Zentral vs. dezentral

Ein weiterer Aspekt, den Letztvertreibende berücksichtigen müssen: die ordnungsgemäße und hygienische Reinigung der Mehrwegbehältnisse. Große Gastronomiebetriebe oder Fastfoodketten haben es hier vergleichsweise einfach. Sie haben meist die wirtschaftlichen und logistischen Ressourcen, um verschmutztes Geschirr abholen und an einer zentralen Stelle reinigen zu lassen. Danach werden die Behälter wieder zu den entsprechenden Betrieben gebracht. Das bedeutet auch, dass in diesen Fällen die Lagerung nur ein untergeordnetes Problem darstellt, da eine geringere Menge an Behältern in den Betrieben selbst im Umlauf ist.

Themen in diesem Artikel
Nachhaltigkeit und UmweltschutzMehrwegpflicht

Ganz anders sieht es hier bei den Unternehmen aus, die das Mehrweggeschirr selbst und vor Ort reinigen. Diese müssen sich intensiver mit den Thematiken rund um Spülung, Trocknung und Lagerung befassen. Da Küchen und Gastronomien im Allgemeinen gut durchgeplant sind, bleibt meist sehr wenig Platz, um große Mengen an zusätzlichem Geschirr zu verstauen. Die Behälter werden dann in den meisten Fällen gestapelt gelagert. Damit hierbei alle Hygienestandards eingehalten werden ist die wichtigste Voraussetzung eine vollständige und ordnungsgemäße Reinigung und Trocknung der Behälter. Wie können Gastronomen diese sicherstellen?
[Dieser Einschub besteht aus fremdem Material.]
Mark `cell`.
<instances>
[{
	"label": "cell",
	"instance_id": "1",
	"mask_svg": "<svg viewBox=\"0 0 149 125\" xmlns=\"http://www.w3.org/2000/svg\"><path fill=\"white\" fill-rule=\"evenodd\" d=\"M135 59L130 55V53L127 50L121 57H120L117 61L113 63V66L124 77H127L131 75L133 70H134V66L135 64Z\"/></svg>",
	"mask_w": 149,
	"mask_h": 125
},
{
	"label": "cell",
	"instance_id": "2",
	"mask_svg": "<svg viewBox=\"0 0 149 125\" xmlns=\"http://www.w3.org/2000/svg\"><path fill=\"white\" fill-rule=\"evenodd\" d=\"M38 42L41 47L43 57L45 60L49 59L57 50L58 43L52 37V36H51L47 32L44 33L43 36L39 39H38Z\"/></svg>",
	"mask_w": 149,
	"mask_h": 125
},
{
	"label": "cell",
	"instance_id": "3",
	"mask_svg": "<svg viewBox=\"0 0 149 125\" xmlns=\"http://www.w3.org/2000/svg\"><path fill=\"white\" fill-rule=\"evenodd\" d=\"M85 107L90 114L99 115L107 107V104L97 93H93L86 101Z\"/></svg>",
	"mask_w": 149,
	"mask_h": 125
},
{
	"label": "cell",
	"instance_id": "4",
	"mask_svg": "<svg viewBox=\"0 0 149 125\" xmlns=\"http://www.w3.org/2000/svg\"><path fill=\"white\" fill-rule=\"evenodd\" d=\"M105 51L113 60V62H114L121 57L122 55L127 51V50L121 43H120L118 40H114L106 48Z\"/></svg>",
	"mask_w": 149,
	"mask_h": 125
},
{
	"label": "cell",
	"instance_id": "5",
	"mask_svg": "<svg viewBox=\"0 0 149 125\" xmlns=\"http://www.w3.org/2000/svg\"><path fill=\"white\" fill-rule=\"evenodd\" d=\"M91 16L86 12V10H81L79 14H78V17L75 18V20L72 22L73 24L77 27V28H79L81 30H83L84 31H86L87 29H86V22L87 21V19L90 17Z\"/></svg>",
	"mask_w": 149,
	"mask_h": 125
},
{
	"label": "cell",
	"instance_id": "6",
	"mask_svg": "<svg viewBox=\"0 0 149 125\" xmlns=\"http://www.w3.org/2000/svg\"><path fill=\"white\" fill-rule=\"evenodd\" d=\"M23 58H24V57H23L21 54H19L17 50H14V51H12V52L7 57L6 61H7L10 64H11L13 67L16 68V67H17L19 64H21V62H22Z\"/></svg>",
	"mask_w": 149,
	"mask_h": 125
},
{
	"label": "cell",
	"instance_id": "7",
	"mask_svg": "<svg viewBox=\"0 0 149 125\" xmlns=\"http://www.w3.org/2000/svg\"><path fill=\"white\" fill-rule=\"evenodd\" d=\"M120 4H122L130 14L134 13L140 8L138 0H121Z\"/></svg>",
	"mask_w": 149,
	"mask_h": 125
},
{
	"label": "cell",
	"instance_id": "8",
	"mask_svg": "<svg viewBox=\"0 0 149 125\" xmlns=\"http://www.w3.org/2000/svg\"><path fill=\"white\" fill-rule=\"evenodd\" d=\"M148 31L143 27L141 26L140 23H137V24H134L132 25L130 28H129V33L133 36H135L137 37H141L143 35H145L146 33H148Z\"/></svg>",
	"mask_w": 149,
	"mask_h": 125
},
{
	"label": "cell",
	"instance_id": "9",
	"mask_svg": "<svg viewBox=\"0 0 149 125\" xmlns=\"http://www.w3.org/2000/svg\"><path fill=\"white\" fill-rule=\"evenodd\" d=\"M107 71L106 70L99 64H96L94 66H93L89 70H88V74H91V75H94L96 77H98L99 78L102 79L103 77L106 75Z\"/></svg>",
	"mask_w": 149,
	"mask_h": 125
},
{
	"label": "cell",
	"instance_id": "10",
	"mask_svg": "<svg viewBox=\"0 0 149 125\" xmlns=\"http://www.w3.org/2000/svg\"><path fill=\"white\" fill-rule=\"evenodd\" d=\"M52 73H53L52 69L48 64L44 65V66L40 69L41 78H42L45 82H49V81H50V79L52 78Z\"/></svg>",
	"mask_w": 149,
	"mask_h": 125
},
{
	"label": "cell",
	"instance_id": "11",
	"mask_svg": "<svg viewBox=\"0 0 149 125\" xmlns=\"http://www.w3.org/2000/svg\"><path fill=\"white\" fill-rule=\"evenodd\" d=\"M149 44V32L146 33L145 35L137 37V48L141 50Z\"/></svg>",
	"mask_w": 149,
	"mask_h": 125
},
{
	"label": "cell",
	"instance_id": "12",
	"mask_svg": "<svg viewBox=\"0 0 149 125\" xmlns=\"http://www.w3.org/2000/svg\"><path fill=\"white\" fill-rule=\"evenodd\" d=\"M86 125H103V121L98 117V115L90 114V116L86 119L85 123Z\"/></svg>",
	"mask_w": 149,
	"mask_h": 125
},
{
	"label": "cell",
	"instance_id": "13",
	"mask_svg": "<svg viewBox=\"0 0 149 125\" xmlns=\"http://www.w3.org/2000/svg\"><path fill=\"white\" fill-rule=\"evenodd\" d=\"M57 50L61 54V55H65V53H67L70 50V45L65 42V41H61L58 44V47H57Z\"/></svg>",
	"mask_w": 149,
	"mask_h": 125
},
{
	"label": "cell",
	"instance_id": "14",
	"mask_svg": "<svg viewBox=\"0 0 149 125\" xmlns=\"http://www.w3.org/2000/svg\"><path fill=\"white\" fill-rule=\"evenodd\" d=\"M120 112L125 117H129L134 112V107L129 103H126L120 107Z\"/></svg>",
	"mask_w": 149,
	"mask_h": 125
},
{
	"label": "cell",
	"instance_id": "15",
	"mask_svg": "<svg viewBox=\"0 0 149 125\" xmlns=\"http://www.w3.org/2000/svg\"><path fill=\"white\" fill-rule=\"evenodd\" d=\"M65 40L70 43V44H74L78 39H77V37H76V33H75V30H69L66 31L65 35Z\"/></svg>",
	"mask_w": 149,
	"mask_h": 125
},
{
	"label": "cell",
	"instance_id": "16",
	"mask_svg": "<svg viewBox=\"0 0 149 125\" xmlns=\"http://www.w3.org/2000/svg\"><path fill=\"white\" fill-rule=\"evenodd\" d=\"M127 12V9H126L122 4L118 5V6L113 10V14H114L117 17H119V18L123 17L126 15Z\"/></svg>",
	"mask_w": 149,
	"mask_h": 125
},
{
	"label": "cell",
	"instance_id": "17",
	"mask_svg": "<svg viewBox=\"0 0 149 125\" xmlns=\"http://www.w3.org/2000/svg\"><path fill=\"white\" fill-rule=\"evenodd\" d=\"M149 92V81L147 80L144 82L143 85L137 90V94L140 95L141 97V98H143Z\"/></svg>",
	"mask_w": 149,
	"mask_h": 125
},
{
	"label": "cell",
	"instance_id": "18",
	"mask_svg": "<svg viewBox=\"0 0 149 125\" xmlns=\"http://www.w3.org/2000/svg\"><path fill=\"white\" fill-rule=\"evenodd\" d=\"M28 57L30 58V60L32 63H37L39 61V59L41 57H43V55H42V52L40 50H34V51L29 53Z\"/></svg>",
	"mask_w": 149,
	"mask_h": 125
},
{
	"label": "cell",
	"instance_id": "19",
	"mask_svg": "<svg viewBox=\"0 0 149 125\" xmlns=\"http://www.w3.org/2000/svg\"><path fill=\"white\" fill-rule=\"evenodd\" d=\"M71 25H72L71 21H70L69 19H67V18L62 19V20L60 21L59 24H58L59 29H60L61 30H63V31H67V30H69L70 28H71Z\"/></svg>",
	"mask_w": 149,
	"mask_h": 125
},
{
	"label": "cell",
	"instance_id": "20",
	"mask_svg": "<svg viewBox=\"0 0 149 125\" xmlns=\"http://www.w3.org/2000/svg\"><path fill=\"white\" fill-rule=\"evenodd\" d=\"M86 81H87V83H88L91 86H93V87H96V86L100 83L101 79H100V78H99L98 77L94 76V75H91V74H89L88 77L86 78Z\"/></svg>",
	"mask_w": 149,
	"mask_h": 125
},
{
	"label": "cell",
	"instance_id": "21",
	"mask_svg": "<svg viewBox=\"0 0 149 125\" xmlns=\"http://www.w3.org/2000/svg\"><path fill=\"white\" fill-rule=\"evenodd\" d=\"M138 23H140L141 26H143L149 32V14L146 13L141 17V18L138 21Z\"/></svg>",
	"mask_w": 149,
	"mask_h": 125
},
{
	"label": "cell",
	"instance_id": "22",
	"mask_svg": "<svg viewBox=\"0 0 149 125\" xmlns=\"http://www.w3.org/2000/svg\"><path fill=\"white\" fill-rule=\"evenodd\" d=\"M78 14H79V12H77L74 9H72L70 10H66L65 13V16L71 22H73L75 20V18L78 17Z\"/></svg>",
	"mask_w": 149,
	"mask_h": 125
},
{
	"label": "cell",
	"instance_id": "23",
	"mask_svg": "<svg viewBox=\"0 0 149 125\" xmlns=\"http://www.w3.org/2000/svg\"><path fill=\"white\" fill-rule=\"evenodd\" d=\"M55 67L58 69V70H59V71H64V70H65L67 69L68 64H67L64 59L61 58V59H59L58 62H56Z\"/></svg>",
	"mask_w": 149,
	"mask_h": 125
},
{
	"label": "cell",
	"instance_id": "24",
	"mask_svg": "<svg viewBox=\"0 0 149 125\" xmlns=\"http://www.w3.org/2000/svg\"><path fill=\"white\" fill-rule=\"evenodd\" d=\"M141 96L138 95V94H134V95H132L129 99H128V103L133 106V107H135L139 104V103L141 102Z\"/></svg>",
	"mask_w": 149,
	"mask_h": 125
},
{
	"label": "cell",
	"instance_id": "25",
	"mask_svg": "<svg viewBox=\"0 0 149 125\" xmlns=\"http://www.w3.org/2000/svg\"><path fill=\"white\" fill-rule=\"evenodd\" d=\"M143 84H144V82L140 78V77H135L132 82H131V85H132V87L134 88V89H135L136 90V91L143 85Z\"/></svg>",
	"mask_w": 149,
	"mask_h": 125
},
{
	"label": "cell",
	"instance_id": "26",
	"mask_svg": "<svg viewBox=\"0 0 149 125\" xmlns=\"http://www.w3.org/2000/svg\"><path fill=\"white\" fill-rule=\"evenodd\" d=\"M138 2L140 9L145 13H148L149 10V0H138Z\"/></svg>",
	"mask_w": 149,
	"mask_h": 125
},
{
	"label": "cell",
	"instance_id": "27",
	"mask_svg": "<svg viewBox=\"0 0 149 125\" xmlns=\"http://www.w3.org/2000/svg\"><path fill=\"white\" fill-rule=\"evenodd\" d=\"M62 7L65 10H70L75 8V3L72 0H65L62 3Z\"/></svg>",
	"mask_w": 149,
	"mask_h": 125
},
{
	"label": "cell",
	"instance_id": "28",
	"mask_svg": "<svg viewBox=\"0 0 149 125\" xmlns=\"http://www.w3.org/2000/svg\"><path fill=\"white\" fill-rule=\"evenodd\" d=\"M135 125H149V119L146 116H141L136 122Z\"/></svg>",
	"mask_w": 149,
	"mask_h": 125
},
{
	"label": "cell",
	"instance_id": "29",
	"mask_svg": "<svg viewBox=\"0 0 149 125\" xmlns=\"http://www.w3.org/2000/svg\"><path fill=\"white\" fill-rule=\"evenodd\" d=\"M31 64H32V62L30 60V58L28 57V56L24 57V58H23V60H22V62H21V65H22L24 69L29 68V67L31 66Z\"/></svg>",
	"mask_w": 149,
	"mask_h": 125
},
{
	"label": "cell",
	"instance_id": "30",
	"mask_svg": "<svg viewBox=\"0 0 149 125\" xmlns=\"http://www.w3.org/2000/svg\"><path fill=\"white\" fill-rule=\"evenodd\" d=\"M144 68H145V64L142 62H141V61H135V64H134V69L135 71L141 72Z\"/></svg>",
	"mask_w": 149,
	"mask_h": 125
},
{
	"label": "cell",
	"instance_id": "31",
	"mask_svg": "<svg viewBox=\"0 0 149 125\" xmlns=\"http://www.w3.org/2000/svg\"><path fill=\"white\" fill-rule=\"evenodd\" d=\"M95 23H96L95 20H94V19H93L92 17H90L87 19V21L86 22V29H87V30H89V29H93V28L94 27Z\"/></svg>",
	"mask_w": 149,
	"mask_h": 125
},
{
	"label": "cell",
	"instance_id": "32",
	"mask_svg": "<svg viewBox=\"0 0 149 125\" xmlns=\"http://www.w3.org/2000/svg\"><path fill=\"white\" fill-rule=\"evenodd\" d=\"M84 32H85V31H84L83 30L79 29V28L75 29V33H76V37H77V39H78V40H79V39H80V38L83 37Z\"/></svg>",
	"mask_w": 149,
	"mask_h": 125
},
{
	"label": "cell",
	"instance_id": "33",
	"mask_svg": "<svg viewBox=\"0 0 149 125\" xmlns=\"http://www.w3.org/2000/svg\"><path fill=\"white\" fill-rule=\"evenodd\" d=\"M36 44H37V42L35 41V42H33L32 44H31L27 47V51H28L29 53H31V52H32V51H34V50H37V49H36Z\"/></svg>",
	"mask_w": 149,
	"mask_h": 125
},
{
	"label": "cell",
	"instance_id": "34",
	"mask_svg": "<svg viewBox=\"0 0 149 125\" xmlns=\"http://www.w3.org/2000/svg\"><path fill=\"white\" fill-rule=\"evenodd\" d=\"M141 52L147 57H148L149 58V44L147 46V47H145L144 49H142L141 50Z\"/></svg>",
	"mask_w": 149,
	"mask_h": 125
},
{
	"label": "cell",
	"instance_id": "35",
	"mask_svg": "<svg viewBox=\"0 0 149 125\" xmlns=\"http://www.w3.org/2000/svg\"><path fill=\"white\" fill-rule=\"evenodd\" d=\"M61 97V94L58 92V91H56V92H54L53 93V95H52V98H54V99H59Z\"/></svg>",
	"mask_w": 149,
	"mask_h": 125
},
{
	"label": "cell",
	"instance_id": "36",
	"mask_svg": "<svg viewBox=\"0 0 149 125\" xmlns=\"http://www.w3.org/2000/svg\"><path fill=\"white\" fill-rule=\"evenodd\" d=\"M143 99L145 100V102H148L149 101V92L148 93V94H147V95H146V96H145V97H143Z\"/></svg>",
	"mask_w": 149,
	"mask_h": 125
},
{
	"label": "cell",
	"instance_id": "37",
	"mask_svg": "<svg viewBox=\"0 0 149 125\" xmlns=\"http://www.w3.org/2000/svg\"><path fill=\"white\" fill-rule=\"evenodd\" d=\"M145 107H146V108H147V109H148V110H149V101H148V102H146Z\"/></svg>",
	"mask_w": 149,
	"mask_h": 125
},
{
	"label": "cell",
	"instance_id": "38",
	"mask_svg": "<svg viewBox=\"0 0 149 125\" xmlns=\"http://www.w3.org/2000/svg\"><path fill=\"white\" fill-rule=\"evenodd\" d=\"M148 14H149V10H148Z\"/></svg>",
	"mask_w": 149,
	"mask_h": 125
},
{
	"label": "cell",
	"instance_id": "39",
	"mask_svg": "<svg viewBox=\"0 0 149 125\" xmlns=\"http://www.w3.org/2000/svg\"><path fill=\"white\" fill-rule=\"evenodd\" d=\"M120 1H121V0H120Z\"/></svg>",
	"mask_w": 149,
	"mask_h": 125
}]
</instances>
Mehrweggeschirr richtig reinigen

Geht es um Fragen zu Spültechnik und Hygiene sind Gastronomiebetriebe gut beraten, auf die Expertise der Anbieter solcher Technologien zu vertrauen. Je nach Material und Beschaffenheit gibt es unterschiedliche Anforderungen an das Zubehör professioneller Spülmaschinen. Bei Mehrweggeschirr aus Kunststoff beispielsweise gibt es spezielle Körbe, die mit sogenannten Schrägstellern sicherstellen, dass Wasser und Reinigungsmittel alle Stellen am Behälter erreichen und dieser auch optimal trocknen kann. Auch für Mehrwegflaschen gibt es eigene Körbe mit speziellen Düsen, die Wasser direkt in die Flaschen spritzen, um diese vollständig und rückstandslos zu reinigen.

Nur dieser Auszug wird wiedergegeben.